Items stored from a collection
* * * * * * * * *
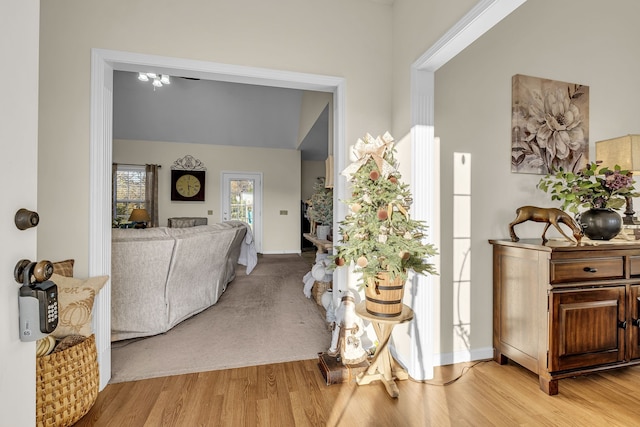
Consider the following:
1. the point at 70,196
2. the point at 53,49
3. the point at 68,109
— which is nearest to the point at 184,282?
the point at 70,196

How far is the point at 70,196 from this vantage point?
1.84 metres

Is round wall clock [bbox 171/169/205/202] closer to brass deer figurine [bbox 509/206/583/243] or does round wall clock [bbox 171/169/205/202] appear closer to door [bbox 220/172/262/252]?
door [bbox 220/172/262/252]

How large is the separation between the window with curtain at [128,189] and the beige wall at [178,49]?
5.58 metres

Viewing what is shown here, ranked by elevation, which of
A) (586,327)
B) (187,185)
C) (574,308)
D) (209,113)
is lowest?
(586,327)

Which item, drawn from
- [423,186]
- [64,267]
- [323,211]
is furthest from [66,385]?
[323,211]

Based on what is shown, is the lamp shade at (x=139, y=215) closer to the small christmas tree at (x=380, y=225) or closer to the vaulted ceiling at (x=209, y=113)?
the vaulted ceiling at (x=209, y=113)

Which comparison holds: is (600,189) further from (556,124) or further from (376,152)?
(376,152)

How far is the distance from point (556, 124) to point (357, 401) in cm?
264

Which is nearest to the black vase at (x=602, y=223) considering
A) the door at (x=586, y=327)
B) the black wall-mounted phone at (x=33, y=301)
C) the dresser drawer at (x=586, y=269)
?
the dresser drawer at (x=586, y=269)

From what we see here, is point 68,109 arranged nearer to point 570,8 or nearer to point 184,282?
point 184,282

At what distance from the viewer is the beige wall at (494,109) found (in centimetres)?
220

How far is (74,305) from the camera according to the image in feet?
5.41

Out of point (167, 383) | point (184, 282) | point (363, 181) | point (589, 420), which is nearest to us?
point (589, 420)

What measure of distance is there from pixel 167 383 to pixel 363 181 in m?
1.83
* * * * * * * * *
• Task
Extract every line above word for word, leaving out the pictures.

• Exercise solution
Consider the following:
1. the point at 70,196
2. the point at 53,49
3. the point at 68,109
— which is nearest to the point at 184,282?
the point at 70,196

How far is the point at 70,196 from this vantage point?
1.84 metres

Is round wall clock [bbox 171/169/205/202] closer to brass deer figurine [bbox 509/206/583/243] or does round wall clock [bbox 171/169/205/202] appear closer to door [bbox 220/172/262/252]?
door [bbox 220/172/262/252]

How large is the separation between the window with curtain at [128,189] and the beige wall at [178,49]?
5.58 metres

Viewing what is shown here, ranked by elevation, which of
A) (586,327)
B) (187,185)
C) (574,308)
D) (209,113)
is lowest?
(586,327)

Which item, drawn from
- [423,186]
- [64,267]
- [323,211]
is furthest from [66,385]?
[323,211]

Based on what is shown, is the lamp shade at (x=139, y=215) closer to the small christmas tree at (x=380, y=225) or closer to the vaulted ceiling at (x=209, y=113)?
the vaulted ceiling at (x=209, y=113)

Which comparison holds: is (600,189) further from (556,124) or further from (376,152)?
(376,152)

How far is the distance from point (556, 124) to point (357, 401) in cm?
264

Which is nearest to the black vase at (x=602, y=223) considering
A) the door at (x=586, y=327)
B) the black wall-mounted phone at (x=33, y=301)
C) the dresser drawer at (x=586, y=269)
?
the dresser drawer at (x=586, y=269)

From what we see here, is point 68,109 arranged nearer to point 570,8 or nearer to point 184,282?
point 184,282

At what distance from the viewer is the beige wall at (494,109) found (in centimetres)?
220

How far is (74,305) from the camera according to the image in feet?
5.41

Out of point (167, 383) | point (184, 282) | point (363, 181) | point (589, 420), which is nearest to us?
point (589, 420)

What measure of distance is there from pixel 167 383 to pixel 363 181 in m?
1.83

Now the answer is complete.